What's your perspective on nostalgia? You seem particularly interested in looking back and looking forward, and whether that's standing still or not.
Well, I think there is this sort of immobility you can get from--yeah, not just looking back, but looking forward way too much. Like at one point when Jason's talking about the future that they won't get to have now...it's almost this nostalgia for their future, getting old together. And I am sort of wary of that in myself--I look at old people, older couples, like in the airport, and I think, "When they were my age, were they thinking as hard about being old people as I am right now?" I'm trying to get out of that somehow, and be just where I actually am, which is, I feel like at the end of the movie, whatever's gonna happen with them, you can't say that they aren't very in the present in that moment.
That's what really fascinated me about The Future--trying to understand time.
I know. It's such a hard thing to get at, and I love to think about it. I had to just realize--okay, the ways I'm gonna get at this are gonna be really clumsy. Because even in thinking about it, I'm clumsy.
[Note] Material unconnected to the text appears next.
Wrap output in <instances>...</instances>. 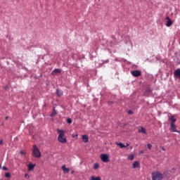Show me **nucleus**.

You try to outwit the invention of time and it's hard to do. (laughs) So just to point at it a little bit, or to have someone stuck in a particular moment--3:14--allows maybe a way to feel it. Or to make it up anew, you know, like when he's trying to start [time] again. I really had to think, like--well, how would you? What would be your instinct if you were trying to start it? Is time, like, in the air? Do you shake the air?